Bill Cosby’s legacy continues to be reversed and revoked.
The Academy of Motion Picture Arts and Sciences announced Thursday its decision to expel Bill Cosby, as well as Oscar-winning director Roman Polanski who pled guilty to the rape of a 13-year-old girl in 1977.
According to a statement from the Academy, the Board of Governors met Tuesday and voted to expel both members.
Polanski fled the U.S. in 1978 while awaiting sentencing and has continued making films, winning the Oscar for Best Director in 2002 for “The Pianist”.
“The Board continues to encourage ethical standards that require members to uphold the Academy’s values of respect for human dignity,” the Academy statement said.
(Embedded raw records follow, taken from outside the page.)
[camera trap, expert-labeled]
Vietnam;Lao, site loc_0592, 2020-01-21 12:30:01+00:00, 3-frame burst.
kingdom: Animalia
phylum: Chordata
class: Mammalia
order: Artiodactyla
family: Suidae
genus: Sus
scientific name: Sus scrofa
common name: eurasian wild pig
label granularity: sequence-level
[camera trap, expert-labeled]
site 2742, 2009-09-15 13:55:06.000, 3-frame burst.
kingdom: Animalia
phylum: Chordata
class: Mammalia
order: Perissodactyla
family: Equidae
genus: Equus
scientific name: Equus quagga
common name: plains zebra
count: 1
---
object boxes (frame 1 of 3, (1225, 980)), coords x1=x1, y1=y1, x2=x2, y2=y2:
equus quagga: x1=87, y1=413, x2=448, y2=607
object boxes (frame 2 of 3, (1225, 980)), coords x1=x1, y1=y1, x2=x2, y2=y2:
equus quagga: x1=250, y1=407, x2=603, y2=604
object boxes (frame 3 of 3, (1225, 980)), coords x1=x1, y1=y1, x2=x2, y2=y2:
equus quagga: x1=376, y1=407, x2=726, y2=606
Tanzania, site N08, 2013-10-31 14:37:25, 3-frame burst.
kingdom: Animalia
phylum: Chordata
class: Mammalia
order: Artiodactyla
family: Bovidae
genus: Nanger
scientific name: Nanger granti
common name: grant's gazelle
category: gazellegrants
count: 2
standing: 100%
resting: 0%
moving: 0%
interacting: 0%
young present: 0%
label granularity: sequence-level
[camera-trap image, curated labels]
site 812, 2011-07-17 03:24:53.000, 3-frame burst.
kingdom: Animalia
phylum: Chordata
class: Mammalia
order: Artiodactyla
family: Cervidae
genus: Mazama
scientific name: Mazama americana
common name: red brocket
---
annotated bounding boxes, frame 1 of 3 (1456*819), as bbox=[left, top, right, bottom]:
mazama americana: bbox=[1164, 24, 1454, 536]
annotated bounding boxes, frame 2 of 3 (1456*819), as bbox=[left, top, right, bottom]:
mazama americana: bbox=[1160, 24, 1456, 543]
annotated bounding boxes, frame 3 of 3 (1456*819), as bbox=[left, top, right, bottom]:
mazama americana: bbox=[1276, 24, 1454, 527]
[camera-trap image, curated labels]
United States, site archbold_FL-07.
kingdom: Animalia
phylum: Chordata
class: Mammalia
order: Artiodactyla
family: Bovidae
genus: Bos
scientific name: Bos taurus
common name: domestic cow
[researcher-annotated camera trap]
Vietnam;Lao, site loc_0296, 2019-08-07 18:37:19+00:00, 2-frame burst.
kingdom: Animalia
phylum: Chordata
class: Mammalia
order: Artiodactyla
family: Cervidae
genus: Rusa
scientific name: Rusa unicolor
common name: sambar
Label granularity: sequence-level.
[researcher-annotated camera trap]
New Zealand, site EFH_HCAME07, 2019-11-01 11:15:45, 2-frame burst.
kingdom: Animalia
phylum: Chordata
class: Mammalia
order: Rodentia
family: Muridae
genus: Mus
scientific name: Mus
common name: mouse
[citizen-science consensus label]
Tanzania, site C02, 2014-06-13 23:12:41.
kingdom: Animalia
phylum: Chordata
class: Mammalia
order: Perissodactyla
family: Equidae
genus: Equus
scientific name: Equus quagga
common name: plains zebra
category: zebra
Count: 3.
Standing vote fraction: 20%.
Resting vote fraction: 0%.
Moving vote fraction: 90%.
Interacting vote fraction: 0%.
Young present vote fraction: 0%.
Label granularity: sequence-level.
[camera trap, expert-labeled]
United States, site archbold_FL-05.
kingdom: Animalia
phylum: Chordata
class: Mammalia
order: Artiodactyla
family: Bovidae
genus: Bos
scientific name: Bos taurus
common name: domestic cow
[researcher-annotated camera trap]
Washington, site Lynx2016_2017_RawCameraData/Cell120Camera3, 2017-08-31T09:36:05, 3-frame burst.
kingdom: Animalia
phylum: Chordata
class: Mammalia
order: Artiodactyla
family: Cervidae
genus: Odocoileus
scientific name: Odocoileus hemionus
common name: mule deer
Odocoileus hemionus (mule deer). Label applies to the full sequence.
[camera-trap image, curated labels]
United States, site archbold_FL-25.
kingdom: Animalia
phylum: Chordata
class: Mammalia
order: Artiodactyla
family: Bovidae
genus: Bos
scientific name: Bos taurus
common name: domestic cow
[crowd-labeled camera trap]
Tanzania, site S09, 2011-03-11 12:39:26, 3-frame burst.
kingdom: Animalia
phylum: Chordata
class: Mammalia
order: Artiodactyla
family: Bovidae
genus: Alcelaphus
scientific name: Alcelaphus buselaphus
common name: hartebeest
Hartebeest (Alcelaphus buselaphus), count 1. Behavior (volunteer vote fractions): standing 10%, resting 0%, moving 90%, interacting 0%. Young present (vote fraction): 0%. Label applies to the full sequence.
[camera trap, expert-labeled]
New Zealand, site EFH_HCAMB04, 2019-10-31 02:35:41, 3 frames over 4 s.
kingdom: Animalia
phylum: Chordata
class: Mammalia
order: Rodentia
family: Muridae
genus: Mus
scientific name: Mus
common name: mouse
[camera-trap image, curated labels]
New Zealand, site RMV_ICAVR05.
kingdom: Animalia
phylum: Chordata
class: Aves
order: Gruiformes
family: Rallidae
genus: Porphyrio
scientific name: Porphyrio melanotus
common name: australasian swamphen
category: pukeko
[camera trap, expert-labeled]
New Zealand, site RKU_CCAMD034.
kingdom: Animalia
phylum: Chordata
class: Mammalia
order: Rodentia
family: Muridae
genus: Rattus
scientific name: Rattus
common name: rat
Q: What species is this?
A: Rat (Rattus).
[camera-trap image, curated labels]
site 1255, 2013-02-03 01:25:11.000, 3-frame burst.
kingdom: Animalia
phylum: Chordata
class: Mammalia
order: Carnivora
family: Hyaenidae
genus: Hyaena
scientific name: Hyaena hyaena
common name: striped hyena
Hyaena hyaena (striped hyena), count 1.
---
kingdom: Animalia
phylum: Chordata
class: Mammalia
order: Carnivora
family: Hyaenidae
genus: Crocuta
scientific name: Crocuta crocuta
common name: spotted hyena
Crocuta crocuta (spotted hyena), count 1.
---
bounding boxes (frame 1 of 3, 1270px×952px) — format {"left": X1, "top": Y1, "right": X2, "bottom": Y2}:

And The Kennedy Center followed a similar suit, rescinding two artistic achievements previously awarded to Cosby.
“Today the Board of Trustees of the John F. Kennedy Center for the Performing Arts voted to rescind two artistic achievement awards the institution had previously bestowed upon Bill Cosby: the Kennedy Center Honors (1998) and the Mark Twain Prize for American Humor,” the Center said in a statement obtained by ET Canada.
Last Wednesday, the Television Academy’s Hall of Fame removed any evidence of Cosby’s induction in 1992 after the legendary television star was found guilty on all charges of sexual assault in a retrial.
Cosby’s name has officially been wiped from the Academy’s website, while a physical statue of “The Cosby Show” lead will not be placed in the new Saban Media Center’s courtyard.
“All references to Mr. Cosby were removed from the website,” a spokesperson for the Academy told Deadline. Every honourees’ bust was “removed during construction of the new Saban Media Center,” the spokesperson explained, “and at the time it was announced that they would be rotated from storage into the courtyard. We have no plans to place Mr. Cosby’s bust in the courtyard.”
No other Hall of Fame recipient has ever had their honours revoked.
Last week it was revealed several universities and colleges had rescinded Cosby’s honorary degrees.